(Exercise task): Go through all the items below and replace "camera" with "photographer" each time it appears, keeping everything else the same. Leave the pictures out of your answer.

───── Stored rows

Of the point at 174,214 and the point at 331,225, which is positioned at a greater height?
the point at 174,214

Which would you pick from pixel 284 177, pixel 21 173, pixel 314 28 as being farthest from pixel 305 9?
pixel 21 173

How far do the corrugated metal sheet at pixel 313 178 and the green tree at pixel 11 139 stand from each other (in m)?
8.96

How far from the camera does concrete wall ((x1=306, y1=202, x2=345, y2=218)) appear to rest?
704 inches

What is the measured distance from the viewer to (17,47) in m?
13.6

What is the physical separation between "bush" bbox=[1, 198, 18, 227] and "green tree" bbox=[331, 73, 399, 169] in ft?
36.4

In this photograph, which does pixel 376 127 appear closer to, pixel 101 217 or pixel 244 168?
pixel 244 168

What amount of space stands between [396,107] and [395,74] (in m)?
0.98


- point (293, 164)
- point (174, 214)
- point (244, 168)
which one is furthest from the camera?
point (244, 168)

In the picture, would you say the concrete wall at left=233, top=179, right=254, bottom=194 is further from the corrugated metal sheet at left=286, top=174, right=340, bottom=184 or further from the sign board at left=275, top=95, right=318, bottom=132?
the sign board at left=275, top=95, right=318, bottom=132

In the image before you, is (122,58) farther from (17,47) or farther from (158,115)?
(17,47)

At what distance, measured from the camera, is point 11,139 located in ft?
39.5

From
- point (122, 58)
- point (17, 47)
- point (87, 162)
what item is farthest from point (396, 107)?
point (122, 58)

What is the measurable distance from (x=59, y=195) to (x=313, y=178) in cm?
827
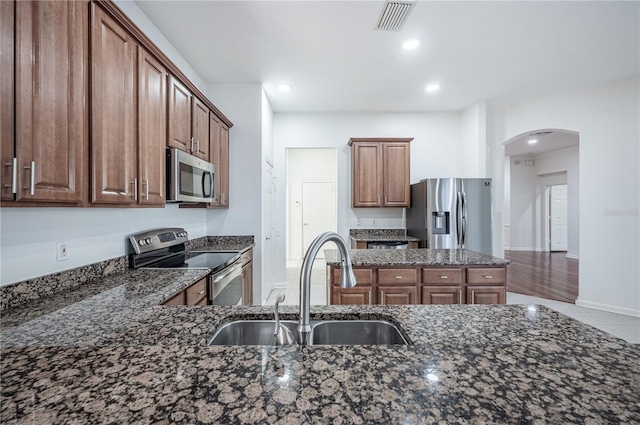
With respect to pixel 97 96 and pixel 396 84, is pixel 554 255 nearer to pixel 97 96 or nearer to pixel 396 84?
pixel 396 84

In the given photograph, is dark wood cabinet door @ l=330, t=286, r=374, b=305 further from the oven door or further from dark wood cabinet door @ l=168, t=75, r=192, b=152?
dark wood cabinet door @ l=168, t=75, r=192, b=152

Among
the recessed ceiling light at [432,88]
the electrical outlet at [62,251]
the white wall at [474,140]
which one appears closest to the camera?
the electrical outlet at [62,251]

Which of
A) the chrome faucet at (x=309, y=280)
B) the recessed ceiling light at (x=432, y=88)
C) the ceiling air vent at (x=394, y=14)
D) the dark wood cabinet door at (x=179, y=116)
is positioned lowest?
the chrome faucet at (x=309, y=280)

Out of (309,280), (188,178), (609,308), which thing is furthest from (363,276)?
(609,308)

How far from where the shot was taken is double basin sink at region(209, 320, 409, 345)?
3.68ft

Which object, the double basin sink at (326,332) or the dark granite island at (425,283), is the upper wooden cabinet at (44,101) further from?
the dark granite island at (425,283)

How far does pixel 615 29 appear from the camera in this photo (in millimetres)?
2705

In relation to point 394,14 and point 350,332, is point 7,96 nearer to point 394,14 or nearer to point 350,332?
point 350,332

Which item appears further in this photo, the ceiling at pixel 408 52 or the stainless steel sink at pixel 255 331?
the ceiling at pixel 408 52

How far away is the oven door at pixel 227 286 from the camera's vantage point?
2219mm

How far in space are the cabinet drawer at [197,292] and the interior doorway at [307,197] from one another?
505cm

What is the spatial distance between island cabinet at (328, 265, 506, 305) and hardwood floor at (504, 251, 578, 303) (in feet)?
9.46

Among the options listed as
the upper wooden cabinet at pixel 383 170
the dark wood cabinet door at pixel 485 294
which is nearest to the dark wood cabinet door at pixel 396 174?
the upper wooden cabinet at pixel 383 170

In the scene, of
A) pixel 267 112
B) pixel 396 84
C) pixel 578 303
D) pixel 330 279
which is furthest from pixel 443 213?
pixel 267 112
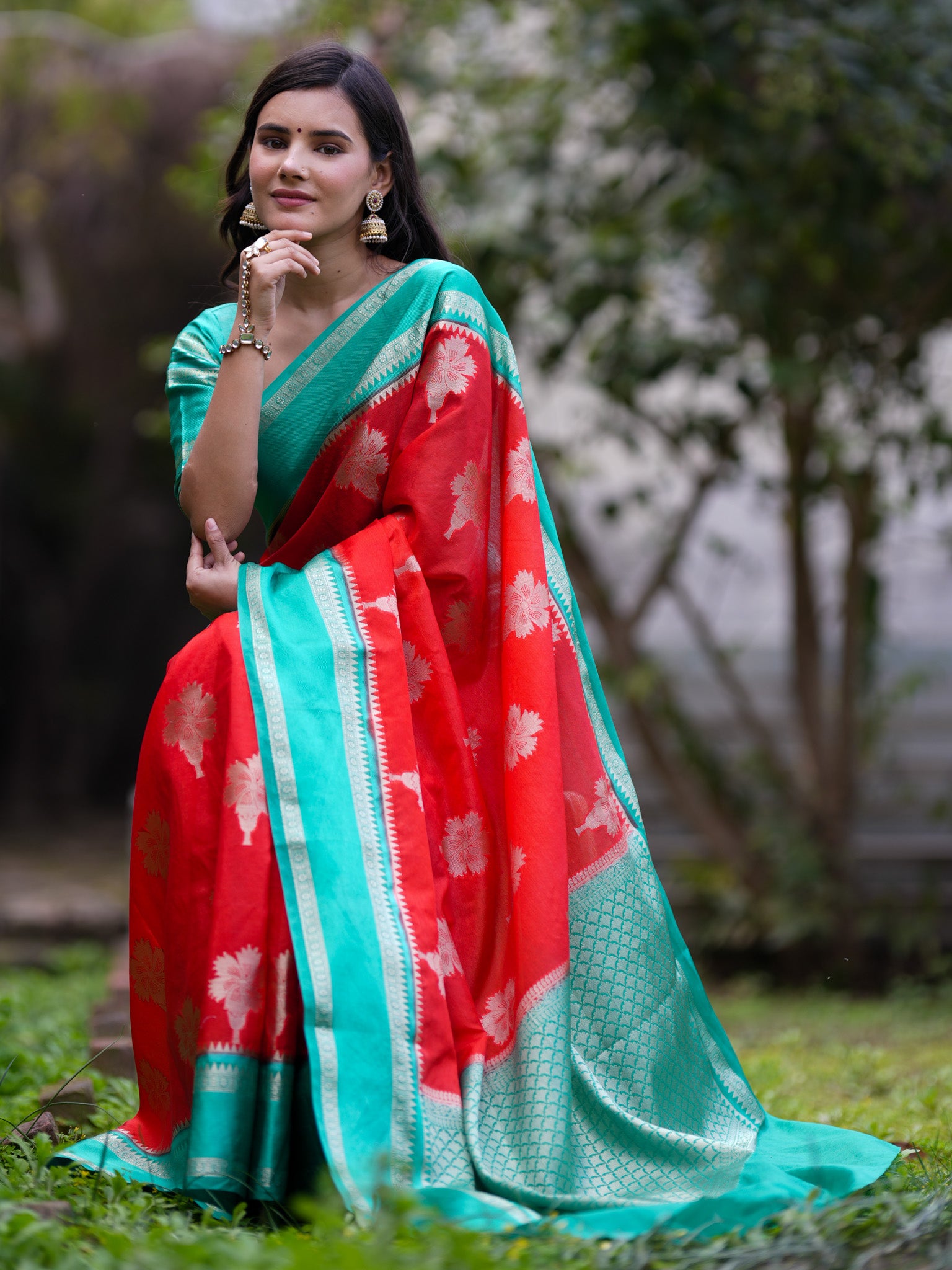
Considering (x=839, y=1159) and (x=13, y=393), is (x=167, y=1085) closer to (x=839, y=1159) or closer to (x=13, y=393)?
(x=839, y=1159)

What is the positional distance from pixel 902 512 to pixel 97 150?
4851 millimetres

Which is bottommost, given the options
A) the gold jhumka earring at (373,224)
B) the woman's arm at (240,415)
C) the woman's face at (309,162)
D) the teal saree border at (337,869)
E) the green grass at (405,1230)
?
the green grass at (405,1230)

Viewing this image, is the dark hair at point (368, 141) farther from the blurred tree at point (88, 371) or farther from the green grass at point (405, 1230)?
the blurred tree at point (88, 371)

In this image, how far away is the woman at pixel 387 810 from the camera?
188cm

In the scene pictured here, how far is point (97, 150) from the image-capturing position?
7293 millimetres

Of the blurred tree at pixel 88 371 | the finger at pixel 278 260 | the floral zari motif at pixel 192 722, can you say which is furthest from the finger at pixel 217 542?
the blurred tree at pixel 88 371

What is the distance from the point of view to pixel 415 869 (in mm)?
1988

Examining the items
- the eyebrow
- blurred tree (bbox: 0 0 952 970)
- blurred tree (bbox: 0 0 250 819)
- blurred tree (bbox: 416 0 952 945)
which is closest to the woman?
the eyebrow

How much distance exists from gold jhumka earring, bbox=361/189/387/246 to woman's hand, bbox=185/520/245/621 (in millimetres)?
574

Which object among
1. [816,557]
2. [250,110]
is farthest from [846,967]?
[250,110]

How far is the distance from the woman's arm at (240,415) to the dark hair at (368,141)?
0.25m

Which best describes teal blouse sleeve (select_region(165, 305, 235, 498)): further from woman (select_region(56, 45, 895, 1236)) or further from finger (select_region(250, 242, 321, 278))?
finger (select_region(250, 242, 321, 278))

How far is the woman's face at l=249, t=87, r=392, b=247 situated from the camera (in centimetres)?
223

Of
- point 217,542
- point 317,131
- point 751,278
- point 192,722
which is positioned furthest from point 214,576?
point 751,278
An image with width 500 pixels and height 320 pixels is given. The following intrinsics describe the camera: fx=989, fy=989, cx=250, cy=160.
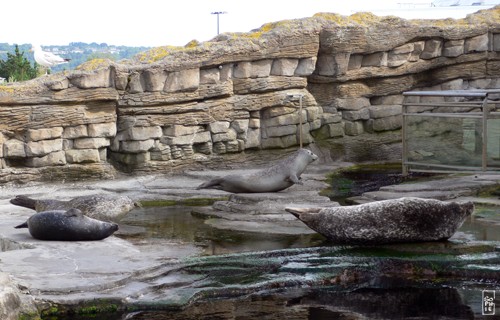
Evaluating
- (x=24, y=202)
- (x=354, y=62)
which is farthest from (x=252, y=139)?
(x=24, y=202)

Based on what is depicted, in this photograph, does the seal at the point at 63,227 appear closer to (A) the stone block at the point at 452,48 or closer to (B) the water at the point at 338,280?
(B) the water at the point at 338,280

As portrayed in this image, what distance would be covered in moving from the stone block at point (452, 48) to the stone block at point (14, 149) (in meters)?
8.19

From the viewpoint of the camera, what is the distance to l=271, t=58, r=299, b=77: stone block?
16.1 metres

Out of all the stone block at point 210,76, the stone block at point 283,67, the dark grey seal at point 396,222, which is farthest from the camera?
the stone block at point 283,67

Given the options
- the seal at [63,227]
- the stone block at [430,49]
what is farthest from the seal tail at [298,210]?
the stone block at [430,49]

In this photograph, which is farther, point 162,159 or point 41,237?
point 162,159

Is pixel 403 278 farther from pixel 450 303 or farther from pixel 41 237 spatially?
pixel 41 237

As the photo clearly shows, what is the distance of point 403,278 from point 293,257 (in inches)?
43.0

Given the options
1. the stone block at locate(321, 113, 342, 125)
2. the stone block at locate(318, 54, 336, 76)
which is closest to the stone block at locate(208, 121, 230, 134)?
the stone block at locate(321, 113, 342, 125)

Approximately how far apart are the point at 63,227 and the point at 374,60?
863 centimetres

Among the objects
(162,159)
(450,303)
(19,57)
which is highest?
(19,57)

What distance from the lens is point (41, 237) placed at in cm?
1020

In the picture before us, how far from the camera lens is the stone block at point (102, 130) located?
14.4 meters

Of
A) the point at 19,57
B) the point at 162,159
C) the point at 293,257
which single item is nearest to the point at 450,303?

──────────

(The solution):
Of the point at 174,214 and the point at 331,225, which is positioned at a greater height?
the point at 174,214

Which would you pick from pixel 284 177, pixel 21 173, pixel 314 28 as being farthest from pixel 305 9?
pixel 21 173

How far do the corrugated metal sheet at pixel 313 178 and the green tree at pixel 11 139 stand from each other (in m)?
8.96

How far from the photographer does concrete wall ((x1=306, y1=202, x2=345, y2=218)) appear to rest?
704 inches

What is the measured distance from the viewer to (17,47) in m?
13.6

What is the physical separation between "bush" bbox=[1, 198, 18, 227] and "green tree" bbox=[331, 73, 399, 169] in ft?
36.4

In this photograph, which does pixel 376 127 appear closer to, pixel 101 217 or pixel 244 168?
pixel 244 168

What amount of space stands between [396,107] and [395,74] (in m)?
0.98


- point (293, 164)
- point (174, 214)
- point (244, 168)
which one is furthest from the photographer?
point (244, 168)

In the picture, would you say the concrete wall at left=233, top=179, right=254, bottom=194 is further from the corrugated metal sheet at left=286, top=174, right=340, bottom=184 or further from the sign board at left=275, top=95, right=318, bottom=132?
the sign board at left=275, top=95, right=318, bottom=132

In the image before you, is (122,58) farther from (17,47) or farther from (158,115)?
(17,47)

At what distance, measured from the photographer, is point 11,139 located in ft?
39.5

From
- point (122, 58)
- point (17, 47)
- point (87, 162)
what item is farthest from point (396, 107)?
point (122, 58)

What is the measurable distance from (x=59, y=195) to (x=313, y=178) in cm?
827
With respect to pixel 97 96 and pixel 396 84, is pixel 554 255 nearer to pixel 97 96 or nearer to pixel 396 84?
pixel 396 84

In the given photograph, is dark wood cabinet door @ l=330, t=286, r=374, b=305 further from the oven door or further from dark wood cabinet door @ l=168, t=75, r=192, b=152?
dark wood cabinet door @ l=168, t=75, r=192, b=152

Among
the recessed ceiling light at [432,88]
the electrical outlet at [62,251]
the white wall at [474,140]
which one appears closest to the photographer?
the electrical outlet at [62,251]

Which of
A) the chrome faucet at (x=309, y=280)
B) the recessed ceiling light at (x=432, y=88)
C) the ceiling air vent at (x=394, y=14)
D) the dark wood cabinet door at (x=179, y=116)
is positioned lowest?
the chrome faucet at (x=309, y=280)

Out of (309,280), (188,178), (609,308), which thing is furthest from (363,276)?
(609,308)

How far from where the shot was taken is double basin sink at region(209, 320, 409, 345)?
3.68ft

Which object, the double basin sink at (326,332) or the dark granite island at (425,283), is the upper wooden cabinet at (44,101) further from?
the dark granite island at (425,283)

How far does pixel 615 29 appear from the photographer in this photo (in millimetres)?
2705

In relation to point 394,14 and point 350,332, is point 7,96 nearer to point 394,14 or nearer to point 350,332?
point 350,332

Which item appears further in this photo, the ceiling at pixel 408 52 or the stainless steel sink at pixel 255 331?
the ceiling at pixel 408 52

How far away is the oven door at pixel 227 286 from the photographer's vantage point?
2219mm

How far in space are the cabinet drawer at [197,292] and the interior doorway at [307,197] from one another?
505cm

What is the spatial distance between island cabinet at (328, 265, 506, 305) and hardwood floor at (504, 251, 578, 303) (in feet)?
9.46

Among the options listed as
the upper wooden cabinet at pixel 383 170
the dark wood cabinet door at pixel 485 294
which is nearest to the dark wood cabinet door at pixel 396 174?
the upper wooden cabinet at pixel 383 170

In the scene, of
A) pixel 267 112
B) pixel 396 84
C) pixel 578 303
D) pixel 330 279
which is furthest from pixel 443 213?
pixel 267 112
Considering (x=839, y=1159) and (x=13, y=393), is (x=167, y=1085) closer to (x=839, y=1159) or closer to (x=13, y=393)?
(x=839, y=1159)

What is the positional distance from pixel 902 512 to pixel 97 150?
4851 millimetres

Which is bottommost, given the options
A) the gold jhumka earring at (373,224)
B) the woman's arm at (240,415)
C) the woman's face at (309,162)
D) the teal saree border at (337,869)
E) the green grass at (405,1230)
?
the green grass at (405,1230)

Viewing this image, is the dark hair at point (368, 141) farther from the blurred tree at point (88, 371) or farther from the green grass at point (405, 1230)?
the blurred tree at point (88, 371)

In this image, how far away is the woman at pixel 387 810 from the photographer?
188cm

In the scene pictured here, how far is point (97, 150) from the image-capturing position?
7293 millimetres

Of the blurred tree at pixel 88 371 | the finger at pixel 278 260 | the floral zari motif at pixel 192 722, can you say which is furthest from the finger at pixel 217 542?
the blurred tree at pixel 88 371

What is the distance from the point of view to pixel 415 869 (in mm)?
1988

Examining the items
- the eyebrow
- blurred tree (bbox: 0 0 952 970)
- blurred tree (bbox: 0 0 250 819)
- blurred tree (bbox: 416 0 952 945)
which is closest to the woman?
the eyebrow

How much distance exists from gold jhumka earring, bbox=361/189/387/246 to woman's hand, bbox=185/520/245/621 (in millimetres)?
574

Which object among
1. [816,557]
2. [250,110]
is farthest from [846,967]?
[250,110]

How far is the distance from the woman's arm at (240,415) to the dark hair at (368,141)?
0.25m

Which best describes teal blouse sleeve (select_region(165, 305, 235, 498)): further from woman (select_region(56, 45, 895, 1236)) or further from finger (select_region(250, 242, 321, 278))?
finger (select_region(250, 242, 321, 278))

How far is the woman's face at l=249, t=87, r=392, b=247 situated from the photographer (in centimetres)?
223

Of
- point 217,542
- point 317,131
- point 751,278
- point 192,722
which is positioned furthest from point 214,576?
point 751,278
An image with width 500 pixels and height 320 pixels is given. The following intrinsics describe the photographer: fx=989, fy=989, cx=250, cy=160.
Evaluating
- (x=24, y=202)
- (x=354, y=62)
which is farthest from (x=252, y=139)?
(x=24, y=202)

Based on what is depicted, in this photograph, does the seal at the point at 63,227 appear closer to (A) the stone block at the point at 452,48 or closer to (B) the water at the point at 338,280?
(B) the water at the point at 338,280

As portrayed in this image, what distance would be covered in moving from the stone block at point (452, 48) to the stone block at point (14, 149) (in meters)?
8.19

From the viewpoint of the photographer, what is the distance to l=271, t=58, r=299, b=77: stone block?
16.1 metres

Out of all the stone block at point 210,76, the stone block at point 283,67, the dark grey seal at point 396,222, which is farthest from the photographer?
the stone block at point 283,67

Given the options
- the seal at [63,227]
- the stone block at [430,49]
what is farthest from the seal tail at [298,210]?
the stone block at [430,49]

In this photograph, which is farther, point 162,159 or point 41,237?
point 162,159

Is pixel 403 278 farther from pixel 450 303 or farther from pixel 41 237 spatially?
pixel 41 237

As the photo clearly shows, what is the distance of point 403,278 from point 293,257 (in inches)?
43.0

Given the options
1. the stone block at locate(321, 113, 342, 125)
2. the stone block at locate(318, 54, 336, 76)
which is closest to the stone block at locate(208, 121, 230, 134)?
the stone block at locate(321, 113, 342, 125)

Approximately how far apart are the point at 63,227 and the point at 374,60?
863 centimetres

Among the objects
(162,159)
(450,303)
(19,57)
which is highest?
(19,57)

What distance from the lens is point (41, 237) placed at in cm?
1020

In the picture before us, how far from the photographer lens is the stone block at point (102, 130) located?
14.4 meters

Of
A) the point at 19,57
B) the point at 162,159
C) the point at 293,257
which single item is nearest to the point at 450,303?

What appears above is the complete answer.